Je sors de la douche ruisselant quand elle remet la brosse dans le verre sur le lavabo. Nos regards se croisent et je ne peux m’empêcher de repousser la mèche de cheveux qui lui tombe sur le visage en appréciant le bleu de ses yeux. Ma main lâche la boucle blonde et effleure la peau douce de sa nuque. Je l’attire contre moi et je pose un bisou sur son front.

— Je dois aller dire au revoir à Marion, je ne vais pas la revoir pendant plus d’un mois, je lui annonce, plus détendu que tout à l’heure.

Dakota recule d’un pas et pince ses lèvres. Je sens que je l’ai contrariée en lui parlant de Marion alors qu’elle vient de m’offrir un moment de plaisir insoupçonné.

— Et moi ? On ne se verra plus jusqu’aux vacances de la Toussaint ! Tu m’attendras ?

— Tu sais bien que non, je lui avoue en adoptant un air détaché.

— On pourrait communiquer par les réseaux !

Elle s’accroche soudain à moi et j’étouffe. Je ne supporte pas cette petite voix désespérée qu’elle prend pour me supplier. Plus elle insiste, plus je la fuis. Je saisis ma serviette et commence à m’essuyer. Je veux qu’elle comprenne qu’elle n’aura rien de moi.

— Dakota, tu sais bien que je ne réponds pas régulièrement aux messages. En plus, ça me saoule, les relations de couple, alors, j’imagine même pas en virtuel !

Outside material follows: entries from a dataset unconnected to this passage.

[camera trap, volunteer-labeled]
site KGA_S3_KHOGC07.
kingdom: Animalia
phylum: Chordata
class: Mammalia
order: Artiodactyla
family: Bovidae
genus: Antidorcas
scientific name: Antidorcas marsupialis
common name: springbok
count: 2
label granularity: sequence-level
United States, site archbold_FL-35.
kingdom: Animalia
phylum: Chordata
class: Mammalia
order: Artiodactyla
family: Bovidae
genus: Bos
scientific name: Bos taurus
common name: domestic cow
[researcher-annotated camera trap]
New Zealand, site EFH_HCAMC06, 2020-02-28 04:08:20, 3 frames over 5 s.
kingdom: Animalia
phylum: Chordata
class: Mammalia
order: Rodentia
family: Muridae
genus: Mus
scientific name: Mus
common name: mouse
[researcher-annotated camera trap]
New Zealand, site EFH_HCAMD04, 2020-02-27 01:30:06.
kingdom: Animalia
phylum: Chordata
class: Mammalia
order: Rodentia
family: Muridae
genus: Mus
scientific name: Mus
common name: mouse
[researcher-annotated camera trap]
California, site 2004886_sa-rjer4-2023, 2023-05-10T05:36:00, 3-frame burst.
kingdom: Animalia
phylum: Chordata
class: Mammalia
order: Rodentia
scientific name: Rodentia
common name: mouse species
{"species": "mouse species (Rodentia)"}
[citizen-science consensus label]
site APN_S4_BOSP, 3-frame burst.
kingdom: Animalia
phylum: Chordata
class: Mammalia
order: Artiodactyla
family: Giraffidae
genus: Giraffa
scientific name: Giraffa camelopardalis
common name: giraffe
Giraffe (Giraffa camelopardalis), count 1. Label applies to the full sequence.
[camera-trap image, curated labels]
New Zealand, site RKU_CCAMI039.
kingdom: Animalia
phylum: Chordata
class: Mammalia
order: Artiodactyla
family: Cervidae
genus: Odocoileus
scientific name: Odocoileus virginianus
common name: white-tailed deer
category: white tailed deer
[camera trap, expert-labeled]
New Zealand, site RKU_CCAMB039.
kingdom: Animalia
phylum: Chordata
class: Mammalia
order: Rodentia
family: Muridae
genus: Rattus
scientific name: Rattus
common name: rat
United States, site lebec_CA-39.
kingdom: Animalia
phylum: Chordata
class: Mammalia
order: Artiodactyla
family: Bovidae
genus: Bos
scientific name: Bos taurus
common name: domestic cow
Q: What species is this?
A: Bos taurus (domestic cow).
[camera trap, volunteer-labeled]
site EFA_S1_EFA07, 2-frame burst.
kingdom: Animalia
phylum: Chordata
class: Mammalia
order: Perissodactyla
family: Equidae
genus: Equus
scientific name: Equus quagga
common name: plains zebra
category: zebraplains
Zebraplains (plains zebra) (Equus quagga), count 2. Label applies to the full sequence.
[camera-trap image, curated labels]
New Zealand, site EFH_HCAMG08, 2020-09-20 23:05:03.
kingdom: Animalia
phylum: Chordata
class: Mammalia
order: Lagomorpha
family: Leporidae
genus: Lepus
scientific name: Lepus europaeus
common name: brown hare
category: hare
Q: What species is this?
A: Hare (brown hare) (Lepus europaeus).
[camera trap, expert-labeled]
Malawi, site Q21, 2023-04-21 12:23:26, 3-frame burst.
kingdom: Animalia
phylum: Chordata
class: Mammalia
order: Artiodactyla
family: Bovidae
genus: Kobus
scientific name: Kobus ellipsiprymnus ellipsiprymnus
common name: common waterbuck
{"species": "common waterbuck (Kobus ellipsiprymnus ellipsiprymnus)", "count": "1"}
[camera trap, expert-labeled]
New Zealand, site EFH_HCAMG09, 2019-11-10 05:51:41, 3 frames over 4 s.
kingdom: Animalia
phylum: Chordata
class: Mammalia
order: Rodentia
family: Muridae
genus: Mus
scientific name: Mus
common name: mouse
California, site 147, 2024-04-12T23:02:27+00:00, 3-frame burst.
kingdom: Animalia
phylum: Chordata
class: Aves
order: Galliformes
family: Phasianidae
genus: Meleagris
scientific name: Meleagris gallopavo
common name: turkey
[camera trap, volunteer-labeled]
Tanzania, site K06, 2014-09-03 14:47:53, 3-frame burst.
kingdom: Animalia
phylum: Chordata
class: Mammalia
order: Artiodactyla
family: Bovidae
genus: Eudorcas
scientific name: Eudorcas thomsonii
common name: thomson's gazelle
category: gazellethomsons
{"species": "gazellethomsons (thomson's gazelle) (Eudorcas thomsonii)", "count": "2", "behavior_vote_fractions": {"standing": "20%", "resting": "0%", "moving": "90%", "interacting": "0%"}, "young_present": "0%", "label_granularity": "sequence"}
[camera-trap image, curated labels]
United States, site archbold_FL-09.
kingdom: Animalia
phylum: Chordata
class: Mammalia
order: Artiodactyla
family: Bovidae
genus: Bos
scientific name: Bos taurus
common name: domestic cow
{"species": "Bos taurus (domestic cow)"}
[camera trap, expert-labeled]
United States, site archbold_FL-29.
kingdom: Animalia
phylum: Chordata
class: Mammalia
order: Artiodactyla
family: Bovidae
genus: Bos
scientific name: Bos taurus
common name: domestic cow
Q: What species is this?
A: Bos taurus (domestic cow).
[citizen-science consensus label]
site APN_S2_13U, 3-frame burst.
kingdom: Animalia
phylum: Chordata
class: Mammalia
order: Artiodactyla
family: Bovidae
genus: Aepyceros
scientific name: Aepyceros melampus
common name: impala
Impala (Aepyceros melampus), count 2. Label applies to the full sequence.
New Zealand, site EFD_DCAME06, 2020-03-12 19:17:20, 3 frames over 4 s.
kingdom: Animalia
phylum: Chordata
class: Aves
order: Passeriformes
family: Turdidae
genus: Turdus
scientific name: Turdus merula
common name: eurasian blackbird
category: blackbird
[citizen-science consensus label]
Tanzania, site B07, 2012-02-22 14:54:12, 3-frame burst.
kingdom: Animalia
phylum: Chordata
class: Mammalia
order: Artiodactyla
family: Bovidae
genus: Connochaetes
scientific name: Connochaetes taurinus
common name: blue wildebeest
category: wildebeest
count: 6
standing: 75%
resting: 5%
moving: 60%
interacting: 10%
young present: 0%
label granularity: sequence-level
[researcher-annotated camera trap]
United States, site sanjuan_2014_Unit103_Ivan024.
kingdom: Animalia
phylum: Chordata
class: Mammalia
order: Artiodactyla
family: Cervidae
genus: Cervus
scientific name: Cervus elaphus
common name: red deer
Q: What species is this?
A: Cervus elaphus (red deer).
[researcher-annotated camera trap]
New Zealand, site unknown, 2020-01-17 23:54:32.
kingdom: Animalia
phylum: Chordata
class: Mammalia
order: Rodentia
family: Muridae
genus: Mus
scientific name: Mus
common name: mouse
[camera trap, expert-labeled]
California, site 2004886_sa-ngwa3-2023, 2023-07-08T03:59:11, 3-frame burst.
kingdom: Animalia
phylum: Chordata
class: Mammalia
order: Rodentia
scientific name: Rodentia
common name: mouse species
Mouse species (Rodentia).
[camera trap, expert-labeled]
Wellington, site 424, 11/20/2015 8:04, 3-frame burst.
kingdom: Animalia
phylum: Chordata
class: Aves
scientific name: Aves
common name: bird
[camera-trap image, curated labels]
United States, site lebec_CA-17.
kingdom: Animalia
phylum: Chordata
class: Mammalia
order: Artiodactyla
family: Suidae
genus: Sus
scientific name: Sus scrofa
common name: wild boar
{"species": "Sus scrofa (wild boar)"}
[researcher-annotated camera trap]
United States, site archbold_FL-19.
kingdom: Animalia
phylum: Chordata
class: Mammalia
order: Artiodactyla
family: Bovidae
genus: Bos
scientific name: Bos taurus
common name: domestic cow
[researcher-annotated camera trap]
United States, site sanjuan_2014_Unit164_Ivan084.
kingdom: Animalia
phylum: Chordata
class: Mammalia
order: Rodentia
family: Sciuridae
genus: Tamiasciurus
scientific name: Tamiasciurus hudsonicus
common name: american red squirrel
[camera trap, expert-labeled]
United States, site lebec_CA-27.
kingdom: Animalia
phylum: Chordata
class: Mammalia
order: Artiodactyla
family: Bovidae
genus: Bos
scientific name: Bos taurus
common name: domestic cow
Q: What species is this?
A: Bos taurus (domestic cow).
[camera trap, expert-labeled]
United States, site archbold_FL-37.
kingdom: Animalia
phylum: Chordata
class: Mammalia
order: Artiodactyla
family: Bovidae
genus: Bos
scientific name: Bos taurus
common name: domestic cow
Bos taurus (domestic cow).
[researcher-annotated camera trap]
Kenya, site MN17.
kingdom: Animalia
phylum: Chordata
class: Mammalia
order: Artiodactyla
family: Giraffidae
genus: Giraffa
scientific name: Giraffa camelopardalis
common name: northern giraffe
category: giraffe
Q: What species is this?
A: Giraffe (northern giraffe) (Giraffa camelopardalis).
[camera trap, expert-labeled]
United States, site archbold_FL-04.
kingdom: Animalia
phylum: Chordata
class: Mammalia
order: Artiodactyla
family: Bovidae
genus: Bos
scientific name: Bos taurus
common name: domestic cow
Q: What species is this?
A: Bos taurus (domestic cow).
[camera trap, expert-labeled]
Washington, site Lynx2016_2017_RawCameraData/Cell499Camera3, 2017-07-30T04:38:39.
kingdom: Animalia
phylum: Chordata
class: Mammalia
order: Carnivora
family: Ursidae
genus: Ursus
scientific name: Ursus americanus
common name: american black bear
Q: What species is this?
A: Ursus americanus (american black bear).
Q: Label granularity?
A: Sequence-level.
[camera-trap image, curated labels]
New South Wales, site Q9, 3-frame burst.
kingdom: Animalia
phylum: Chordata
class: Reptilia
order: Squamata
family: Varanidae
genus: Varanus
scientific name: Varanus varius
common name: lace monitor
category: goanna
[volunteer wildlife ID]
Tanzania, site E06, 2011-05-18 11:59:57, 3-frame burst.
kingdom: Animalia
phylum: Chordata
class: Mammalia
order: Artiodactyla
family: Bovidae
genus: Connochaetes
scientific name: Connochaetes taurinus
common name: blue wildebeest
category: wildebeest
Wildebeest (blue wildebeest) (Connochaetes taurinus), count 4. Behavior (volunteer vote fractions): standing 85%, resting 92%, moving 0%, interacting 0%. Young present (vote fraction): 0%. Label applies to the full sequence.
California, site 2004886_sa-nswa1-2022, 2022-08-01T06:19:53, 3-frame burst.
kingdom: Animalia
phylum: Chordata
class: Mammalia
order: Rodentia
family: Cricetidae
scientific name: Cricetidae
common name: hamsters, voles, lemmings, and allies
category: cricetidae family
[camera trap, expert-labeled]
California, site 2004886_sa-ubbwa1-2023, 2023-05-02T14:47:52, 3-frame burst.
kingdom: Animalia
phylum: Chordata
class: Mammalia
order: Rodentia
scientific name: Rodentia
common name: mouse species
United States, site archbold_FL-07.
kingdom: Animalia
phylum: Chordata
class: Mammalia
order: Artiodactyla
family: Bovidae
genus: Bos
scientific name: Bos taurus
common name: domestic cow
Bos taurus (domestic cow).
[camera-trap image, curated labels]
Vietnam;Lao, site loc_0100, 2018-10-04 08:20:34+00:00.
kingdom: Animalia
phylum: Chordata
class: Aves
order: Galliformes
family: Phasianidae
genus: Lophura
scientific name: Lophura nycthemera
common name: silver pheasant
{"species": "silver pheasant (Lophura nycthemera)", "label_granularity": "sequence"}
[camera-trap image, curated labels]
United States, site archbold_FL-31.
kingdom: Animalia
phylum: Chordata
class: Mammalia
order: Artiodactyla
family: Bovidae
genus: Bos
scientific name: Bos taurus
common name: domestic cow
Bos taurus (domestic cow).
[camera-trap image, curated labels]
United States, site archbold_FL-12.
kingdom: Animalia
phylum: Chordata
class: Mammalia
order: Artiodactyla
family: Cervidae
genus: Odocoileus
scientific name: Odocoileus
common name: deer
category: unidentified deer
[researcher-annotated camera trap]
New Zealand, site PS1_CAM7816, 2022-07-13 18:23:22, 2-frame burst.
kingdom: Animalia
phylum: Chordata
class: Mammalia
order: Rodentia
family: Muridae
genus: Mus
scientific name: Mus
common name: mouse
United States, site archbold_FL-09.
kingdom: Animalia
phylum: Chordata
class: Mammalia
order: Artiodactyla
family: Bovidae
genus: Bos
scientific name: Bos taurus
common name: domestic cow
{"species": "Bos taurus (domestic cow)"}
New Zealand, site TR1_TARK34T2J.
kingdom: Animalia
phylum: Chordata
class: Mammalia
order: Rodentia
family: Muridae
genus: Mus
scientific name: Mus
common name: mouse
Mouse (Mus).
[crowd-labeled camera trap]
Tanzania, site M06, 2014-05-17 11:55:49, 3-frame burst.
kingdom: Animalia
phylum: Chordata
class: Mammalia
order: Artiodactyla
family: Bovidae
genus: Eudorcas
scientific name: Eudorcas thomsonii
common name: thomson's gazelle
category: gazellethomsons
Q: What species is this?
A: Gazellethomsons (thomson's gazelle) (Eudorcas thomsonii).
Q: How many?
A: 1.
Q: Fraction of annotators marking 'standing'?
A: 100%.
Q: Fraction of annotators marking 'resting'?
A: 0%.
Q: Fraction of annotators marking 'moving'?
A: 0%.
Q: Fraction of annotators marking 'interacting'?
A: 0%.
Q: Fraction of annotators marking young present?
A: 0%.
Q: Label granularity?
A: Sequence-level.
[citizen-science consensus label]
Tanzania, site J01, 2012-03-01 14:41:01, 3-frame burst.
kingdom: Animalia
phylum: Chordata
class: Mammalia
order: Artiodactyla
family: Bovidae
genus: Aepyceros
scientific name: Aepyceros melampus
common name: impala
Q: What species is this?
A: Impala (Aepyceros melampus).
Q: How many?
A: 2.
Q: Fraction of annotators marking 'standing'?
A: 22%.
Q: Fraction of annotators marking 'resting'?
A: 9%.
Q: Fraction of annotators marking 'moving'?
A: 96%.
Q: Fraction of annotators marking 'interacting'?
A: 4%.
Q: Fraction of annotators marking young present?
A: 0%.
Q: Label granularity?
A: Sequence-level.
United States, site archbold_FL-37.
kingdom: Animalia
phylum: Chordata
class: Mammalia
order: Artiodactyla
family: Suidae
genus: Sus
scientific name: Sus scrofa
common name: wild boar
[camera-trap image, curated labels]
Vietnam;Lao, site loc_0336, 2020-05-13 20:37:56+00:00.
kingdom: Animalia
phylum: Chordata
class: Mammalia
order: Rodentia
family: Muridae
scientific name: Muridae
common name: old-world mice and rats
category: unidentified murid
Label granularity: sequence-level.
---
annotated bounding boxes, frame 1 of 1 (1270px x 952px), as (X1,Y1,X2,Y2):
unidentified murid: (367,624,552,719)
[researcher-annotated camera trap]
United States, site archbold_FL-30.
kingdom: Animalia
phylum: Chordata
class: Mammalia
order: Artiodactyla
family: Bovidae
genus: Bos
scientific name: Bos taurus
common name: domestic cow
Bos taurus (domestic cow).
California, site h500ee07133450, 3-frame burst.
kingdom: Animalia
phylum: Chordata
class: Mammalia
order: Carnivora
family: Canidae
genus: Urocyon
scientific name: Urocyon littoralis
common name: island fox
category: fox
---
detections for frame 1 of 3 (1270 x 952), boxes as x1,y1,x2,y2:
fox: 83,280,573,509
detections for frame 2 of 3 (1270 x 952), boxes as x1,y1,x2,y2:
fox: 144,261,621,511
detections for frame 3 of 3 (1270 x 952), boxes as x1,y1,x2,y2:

Je tente un nouveau coup d’œil vers elle pour voir sa réaction. J’essaie de la regarder droit dans les yeux pour qu’elle ait l’impression que je suis sincère, mais c’est une illusion, je n’y arrive pas. Elle est toute mignonne dans sa petite robe, elle sent bon, elle sait faire des choses avec sa bouche que je souhaite connaître à nouveau, mais je ne veux pas qu’elle m’emprisonne. Je ne peux pas lui appartenir. Je suis avide de liberté.

— Donc, tout s’arrête ?

— Rien n’a commencé, je lui murmure calmement en l’attirant une dernière fois contre moi pour apaiser ses craintes. De toute façon, tu me demandes de t’attendre, mais tu crois que je vais partir d’ici ? Tu sais bien que je serai là à la Toussaint !

— OK ! souffle-t-elle en se dégageant.

Je la retiens contre moi juste un instant, le temps de lui voler un bisou furtif qu’elle me refuse presque avant de s’échapper.

Merde, je suis à poil, je ne peux pas lui courir après ! Je lui enverrai un message dans la nuit. J’aurai inventé quelques excuses d’ici là. Et ce sera toujours plus facile de me justifier par écrit que si je l’avais en face. Il est tard. Je dois me rendre sur le port pour essayer de trouver Marion qui m’en voudrait vraiment si je partais sans lui dire au revoir.

Je file m’habiller dans ma chambre. En passant à côté de ma fenêtre, je jette un coup d’œil sur la rue à la recherche de la silhouette de Dakota qui s’échappe tristement.

*Endroit où la vague commence à dérouler.

**Virage en haut de la vague qui vient frapper le haut de la lèvre.

***Vague cassant sur un fond sablonneux non loin du bord.